About the job
Cerebras Systems is at the forefront of AI technology, developing the largest AI chip in the world, which is 56 times larger than traditional GPUs. Our innovative wafer-scale architecture delivers the computational power of dozens of GPUs on a single chip, while ensuring programming is as simple as working with a single device. This revolutionary approach enables Cerebras to provide unmatched training and inference speeds, facilitating seamless execution of large-scale machine learning applications without the complexities of managing multiple GPUs or TPUs.
Cerebras proudly serves a diverse clientele, including leading model labs, global corporations, and pioneering AI startups. Recently, OpenAI announced a multi-year collaboration with Cerebras, aiming to harness 750 megawatts of power for transformative workloads through ultra high-speed inference.
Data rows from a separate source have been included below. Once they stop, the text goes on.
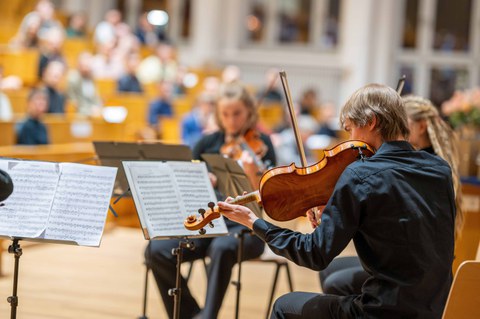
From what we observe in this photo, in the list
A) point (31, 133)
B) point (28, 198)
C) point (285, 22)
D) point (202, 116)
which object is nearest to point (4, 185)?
point (28, 198)

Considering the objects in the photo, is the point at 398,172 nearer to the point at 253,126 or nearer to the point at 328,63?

Our groundbreaking wafer-scale architecture allows Cerebras Inference to offer the most rapid Generative AI inference solution globally, surpassing GPU-based hyperscale cloud services by over ten times. This significant enhancement in speed is reshaping the user experience for AI applications, enabling real-time iteration and amplifying intelligence through advanced agentic computation.
About The Role
Join us in constructing the next generation of large-scale AI systems designed to handle training and inference workloads with unparalleled efficiency and scale. As a Senior Runtime Engineer, you will be responsible for architecting and developing high-performance distributed software that orchestrates extensive compute and data pipelines across diverse clusters. Your contributions will push the boundaries of concurrency, throughput, and scalability, facilitating the effective execution of models on a massive scale. This position sits at the confluence of systems engineering and machine learning performance, requiring both deep architectural insight and practical low-level implementation capabilities. You will play a crucial role in optimizing how models are executed and fine-tuned from data ingestion through to distributed execution across cutting-edge hardware platforms. We are actively recruiting for runtime roles in both Training and Inference.